A simple example makes the point. Assuming for the sake of example that all else is equal, let’s assume that two spouses marry each owning a mortgage free $500,000.00 home. They have to pick one home to live in, so they pick spouse 1’s home to do so. Spouse 2 keeps his or her home and rents it out and the spouses therefore never live in it. After six years of happy marriage unfortunately things unravel and the spouses separate. In our example, all else remains equal and let’s also assume no increase in the market value of the homes over the six years of marriage. Because of the operation of section 4(1)(b) spouse 1 cannot subtract the $500,000.00 at marriage value of his or her home (in our example, his or her total net worth at marriage) from its assumed $500,000.00 at separation value. Spouse 1’s net worth over the course of the marriage, for equalization purposes, is therefore treated as having increased by $500,000.00. Because the home owned by spouse 2 at marriage was never occupied by the spouses as their matrimonial home, spouse 2 gets to subtract its value at marriage from its value at separation ($500,000.00 in each case) resulting in a $0.00 increase in net worth over the course of the marriage for spouse 2.
You can probably now see where this is going. Although in fact both spouses came into the marriage with a $500,000.00 home, and both are leaving the marriage with the same $500,000.00 home, because of the operation of section 4(1)(b), spouse 1 will owe spouse 2 an equalization payment of $250,000.00. Spouse 1 will therefore exit the marriage $250,000.00 poorer, and spouse 2 will exit the marriage $250,000.00 richer. Perhaps a pleasant surprise to spouse 2; perhaps a disappointing shock to spouse 1.

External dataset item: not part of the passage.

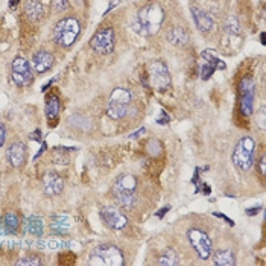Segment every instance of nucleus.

As with just about everything that is prescribed by the Family law Act this result can all be avoided by the parties entering into a marriage contract, preferably before their marriage but also at any time during their marriage. If a couple contemplating marriage don’t wish the above example to apply in their case in the event of separation, they should each seek out a family law lawyer of their choice and negotiate between themselves and with the assistance of their respective lawyers a regime that they both wish will apply to their particular circumstances in the event of their subsequent separation should that unfortunately occur.
By way of epilogue, interestingly in the above example, had the spouses sold spouse 1’s home before their separation and replaced it with a new home, still just in spouse 1’s name but their new matrimonial home, then in that case spouse 1 would have been able to deduct the value of his or her first home from the value of his or her home, the matrimonial home, at the time of separation. And, in that case, assuming that the new matrimonial home was also worth $500,000.00 spouse 1 would also have a $0.00 increase in net worth over the period of the marriage and no equalization payment would be owed by either spouse to the other. Also, if the marriage had lasted less than 5 years, the Court would have the discretion to reduce the equalization payment owed but this is a very limited discretion and not something a spouse should ever assume is going to be available to right something that he or she sees as a wrong.
So, if your prospective spouse suggests that on marriage the two of you should take up residence in your house, you may want to suggest that you would much rather prefer that the two of you take up residence in theirs.